L.C : Plutôt bonne (rires). J’avoue qu’il y a eu de l’excitation tout au long de la semaine, et toutes les nuits n’ont pas été bonnes. J’ai cogité un peu car j’ai tendance à vouloir être très carré. Mais la veille de la finale, j’étais serein. La préparation avait été très bonne avec tous les acteurs. J’ai pu me concentrer à ce que je devais arbitrer le jour J.
Justement, le jour J, comment avez-vous tué le temps jusqu’au départ pour la finale, avec un coup d’envoi prévu à 21 ?
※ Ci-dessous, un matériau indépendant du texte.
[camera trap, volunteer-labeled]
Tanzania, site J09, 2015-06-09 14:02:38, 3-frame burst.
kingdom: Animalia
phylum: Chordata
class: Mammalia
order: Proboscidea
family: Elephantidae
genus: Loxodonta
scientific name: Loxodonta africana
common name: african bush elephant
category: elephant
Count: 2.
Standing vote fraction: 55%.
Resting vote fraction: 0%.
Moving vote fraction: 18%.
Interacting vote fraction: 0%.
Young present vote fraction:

L.C : J’ai un coach depuis un an avec lequel j’avais tout calé dès mon arrivée à Marseille, et notamment sur le jour J. Le match étant à 21h, on savait que la journée allait être longue et qu’il fallait trouver le moyen de penser à autre chose. Je me suis levé tard, j’avais la chance aussi d’avoir ma femme et mes parents à Marseille. J’ai pris mon temps, il y a eu un briefing avec les arbitres assistants en fin de matinée, et ensuite j’ai essayé de m’évader de l’hôtel vu qu’il y avait énormément de gens liés au rugby. J’avais réservé un resto en bord de mer. Nous avons passé un très bon moment ensemble. Je me suis octroyé 1h30 de sieste, et ensuite le départ de notre escorte pour le Vélodrome était prévu à 18h30. C’était ma crainte que ce soit long : cela s’est plutôt bien passé je dois avouer.
Dans les vestiaires, avez-vous changé vos habitudes et avez-vous eu des mots différents à l’encontre de vos assistants ?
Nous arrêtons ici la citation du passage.